A field of developers was narrowed to one, after Gerding's proposal was shown to have the lowest cost. In August, a report by Jones Lang LaSalle of Washington D.C., declared that Gerding's proposal would cost the city $628 million over 50 years. Staying in the current buildings, which need considerable renovation, and continuing to lease: $1.05 billion.

Those figures later were tweaked to be $587 million for Gerding's proposal and $1.08 billion for staying put.

Now, with Ernst & Young's criticisms on the table, the calculations will be done again. Some of the changes: Parking garage revenue wasn't treated evenhandedly the first time, and lease rates and construction costs were pegged too high for today's economy – all of which made the stay-in-place scenario appear more costly.

The new results are expected in two or three weeks.

The Ernst & Young report also said the first consultant understated the city's risk if the developer defaults, and that the developer promised to guarantee against overruns but built a $54 million contingency into the price.

Additionally, the report recommends asking office building owners for new lease offers, given the economic downtown, though that's something the city already is doing.

Another new idea: Prepare a 10-year projection showing the city's costs to make no changes except emergency fixes, given its budget deficit. A similar scenario was pegged at $315 million over 15 years.

Councilman Carl DeMaio, the plan's most vocal critic, said he was glad for the report, which raised issues he has pushed for months, including renegotiating the leases and looking for a short-term, low-cost solution until the city rights its finances.

http://www3.signonsandiego.com/stori.../?zIndex=72187

eburress Mar 25, 2009 6:11 PM

Quote:

Originally Posted by kpexpress (Post 4158279)
The Marriott Residence Inn has a small section of their site on 5th Ave, I wish that they would put in a pool like exists in Dallas.
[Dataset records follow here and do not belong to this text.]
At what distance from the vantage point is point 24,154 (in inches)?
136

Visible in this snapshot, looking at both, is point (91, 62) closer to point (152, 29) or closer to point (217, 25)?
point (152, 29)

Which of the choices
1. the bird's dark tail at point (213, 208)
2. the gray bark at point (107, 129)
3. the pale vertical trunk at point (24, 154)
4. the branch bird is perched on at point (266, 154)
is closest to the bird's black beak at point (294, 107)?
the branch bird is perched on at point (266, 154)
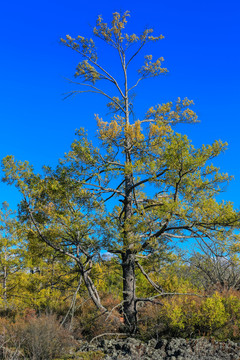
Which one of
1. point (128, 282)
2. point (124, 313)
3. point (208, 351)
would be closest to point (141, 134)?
point (128, 282)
Wouldn't this be sweet looking over 5th Ave?

http://i301.photobucket.com/albums/n...Picture2-1.jpg

WOW - that is CRAZY!!! On which floor is that pool??? Lordie!

cata77 Mar 25, 2009 10:59 PM

that's in dallas? :omg:

sdFan09 Mar 26, 2009 12:23 AM

I know the some of the big issues in San Diego are that we need a new airport and a new stadium. My question is, why doesn't anyone care that we have such a crappy old arena in this town? They have been talking about replacing it since the 80's but nothing has happened. Why do they keep putting lipstick on that pig? I think the Sports Arena is one of the biggest negatives in our city along with a bad airport, stadium and transit. Thoughts?